Bazı durumlarda -önceden değinilen yerlerin dışında- sadece orucun kazasını tutmak insana farz olur, keffaret farz olmaz.
1) Ramazan ayının gecesinde cünüp olup, 1602. hükümde açıklandığı üzere sabah ezanına kadar ikinci uykudan uyanmamak.
2) Orucu bozacak bir iş yapmadığı hâlde oruca niyet etmemek veya riya için oruç tutmak veya oruçlu olmamaya niyet etmek. Ayrıca 1551. hükümde açıklandığı gibi, orucu bozan bir şeyi yapmak isterse.
3) Ramazan ayında cünüp olduktan sonra gusletmeyi unutarak bir veya birkaç gün cenabet hâlinde oruç tutmak.
4) Ramazan ayında fecrin doğup doğmadığını araştırmadan, orucu bozan bir iş yapılır, daha sonra sabah olduğu anlaşılırsa.
5) Fecir doğduğu hâlde, "Henüz doğmamıştır" diyen bir kimsenin sözüne dayanarak orucu bozan bir iş yapılır, daha sonra sabah olduğu anlaşılırsa.
6) "Fecir doğmuştur" diyen kimsenin sözüne yakin etmeyerek veya şaka yaptığını zannederek, fecir doğduğu hâlde orucu bozan bir iş yapılır, daha sonra sabah olduğu anlaşılırsa.

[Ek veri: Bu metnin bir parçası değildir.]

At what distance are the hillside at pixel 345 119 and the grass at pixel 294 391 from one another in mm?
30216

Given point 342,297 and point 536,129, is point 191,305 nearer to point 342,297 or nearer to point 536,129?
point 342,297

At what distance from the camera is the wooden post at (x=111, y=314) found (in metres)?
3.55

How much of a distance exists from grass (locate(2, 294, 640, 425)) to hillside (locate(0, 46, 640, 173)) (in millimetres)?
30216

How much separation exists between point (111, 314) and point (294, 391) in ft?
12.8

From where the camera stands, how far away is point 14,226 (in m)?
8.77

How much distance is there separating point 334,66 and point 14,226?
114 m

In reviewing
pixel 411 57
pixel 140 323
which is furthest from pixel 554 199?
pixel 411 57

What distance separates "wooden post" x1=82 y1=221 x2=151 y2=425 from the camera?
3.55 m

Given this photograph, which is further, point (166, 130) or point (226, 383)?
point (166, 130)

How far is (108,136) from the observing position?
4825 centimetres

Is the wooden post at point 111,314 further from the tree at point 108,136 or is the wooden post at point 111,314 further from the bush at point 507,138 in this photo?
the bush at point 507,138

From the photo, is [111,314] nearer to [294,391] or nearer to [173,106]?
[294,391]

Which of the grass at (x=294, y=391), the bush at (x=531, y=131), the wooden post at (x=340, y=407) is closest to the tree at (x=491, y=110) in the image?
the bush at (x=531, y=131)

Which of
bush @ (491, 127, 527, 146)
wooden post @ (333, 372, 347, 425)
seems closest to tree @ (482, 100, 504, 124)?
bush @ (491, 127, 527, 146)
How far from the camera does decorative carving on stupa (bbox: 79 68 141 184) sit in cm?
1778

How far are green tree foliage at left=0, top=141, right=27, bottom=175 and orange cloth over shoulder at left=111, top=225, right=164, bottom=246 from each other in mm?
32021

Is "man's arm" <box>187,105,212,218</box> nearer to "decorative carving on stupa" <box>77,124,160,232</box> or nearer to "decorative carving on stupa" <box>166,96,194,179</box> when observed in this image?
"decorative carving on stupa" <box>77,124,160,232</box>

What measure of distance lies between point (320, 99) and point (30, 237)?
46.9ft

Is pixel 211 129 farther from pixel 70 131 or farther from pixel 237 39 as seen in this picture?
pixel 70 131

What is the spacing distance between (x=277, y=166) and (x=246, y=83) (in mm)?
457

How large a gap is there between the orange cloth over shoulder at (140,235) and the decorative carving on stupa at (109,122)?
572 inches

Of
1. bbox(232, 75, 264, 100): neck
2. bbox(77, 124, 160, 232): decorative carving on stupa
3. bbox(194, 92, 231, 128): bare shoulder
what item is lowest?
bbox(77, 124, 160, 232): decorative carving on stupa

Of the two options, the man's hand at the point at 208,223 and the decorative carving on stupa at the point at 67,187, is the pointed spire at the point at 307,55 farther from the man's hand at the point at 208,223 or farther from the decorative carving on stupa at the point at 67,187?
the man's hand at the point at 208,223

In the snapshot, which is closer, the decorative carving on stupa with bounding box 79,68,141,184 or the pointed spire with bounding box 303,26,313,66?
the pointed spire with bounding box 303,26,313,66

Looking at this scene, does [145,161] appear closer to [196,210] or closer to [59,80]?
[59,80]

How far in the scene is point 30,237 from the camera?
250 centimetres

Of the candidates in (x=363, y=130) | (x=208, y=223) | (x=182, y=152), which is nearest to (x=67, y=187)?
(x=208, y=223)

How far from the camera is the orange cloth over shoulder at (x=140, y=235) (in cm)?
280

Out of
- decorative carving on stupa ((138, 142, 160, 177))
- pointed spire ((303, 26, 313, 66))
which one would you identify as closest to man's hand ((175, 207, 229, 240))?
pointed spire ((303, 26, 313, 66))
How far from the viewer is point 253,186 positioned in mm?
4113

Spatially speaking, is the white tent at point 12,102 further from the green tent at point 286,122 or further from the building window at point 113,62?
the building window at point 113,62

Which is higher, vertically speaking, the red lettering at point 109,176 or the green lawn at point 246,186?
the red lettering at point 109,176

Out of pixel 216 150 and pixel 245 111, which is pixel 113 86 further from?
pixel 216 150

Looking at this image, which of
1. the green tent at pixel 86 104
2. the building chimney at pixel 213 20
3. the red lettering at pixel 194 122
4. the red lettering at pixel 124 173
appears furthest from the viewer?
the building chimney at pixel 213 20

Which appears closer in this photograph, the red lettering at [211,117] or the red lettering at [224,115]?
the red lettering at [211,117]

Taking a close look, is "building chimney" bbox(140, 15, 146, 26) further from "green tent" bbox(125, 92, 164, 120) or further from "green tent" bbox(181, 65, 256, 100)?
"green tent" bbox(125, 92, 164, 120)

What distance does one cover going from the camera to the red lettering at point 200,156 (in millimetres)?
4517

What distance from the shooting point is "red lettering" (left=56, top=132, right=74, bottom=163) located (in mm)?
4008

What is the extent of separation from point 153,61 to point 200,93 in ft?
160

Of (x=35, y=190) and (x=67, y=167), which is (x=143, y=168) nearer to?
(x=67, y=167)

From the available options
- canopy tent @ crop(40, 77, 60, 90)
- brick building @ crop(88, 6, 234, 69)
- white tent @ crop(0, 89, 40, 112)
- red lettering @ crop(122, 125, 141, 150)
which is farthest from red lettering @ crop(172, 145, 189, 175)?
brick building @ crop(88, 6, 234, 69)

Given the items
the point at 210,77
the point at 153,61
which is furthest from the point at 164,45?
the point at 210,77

7) Sözü kendisine şer’i olarak hüccet olan veya yanlışlıkla sözünün hüccet olduğunu inanarak iftar eder, sonra akşam olmadığı anlaşılırsa.
8) Güneşin battığına emin olarak iftar edilir, daha sonra akşam olmadığı anlaşılırsa. Fakat havanın bulutlu olması nedeniyle akşam olmadığı hâlde, oldu sanarak iftar edilirse, farz ihtiyat gereği kaza etmelidir.
9) Susuzluktan dolayı ağza su alıp çalkaladığı esnada, elde olmaksızın boğaza su kaçırmak.
Fakat oruçlu olduğunu unutarak suyu içerse veya susuzluk dışında bir şey için örneğin abdeste ağzı çalkalamak gibi müstehap bir iş için ağzına su alırken elinde olmaksızın aşağı su kaçarsa, kaza gerekmez.
10) Zorlamayla, zaruri olduğu için veya takiyyeden dolayı orucunu bozar; zorlama ve takiyye de yemek, içmek veya cima olursa, sadece kaza edilmelidir. Üçü dışındaki yerlerde de farz ihtiyat gereği kaza edilmelidir.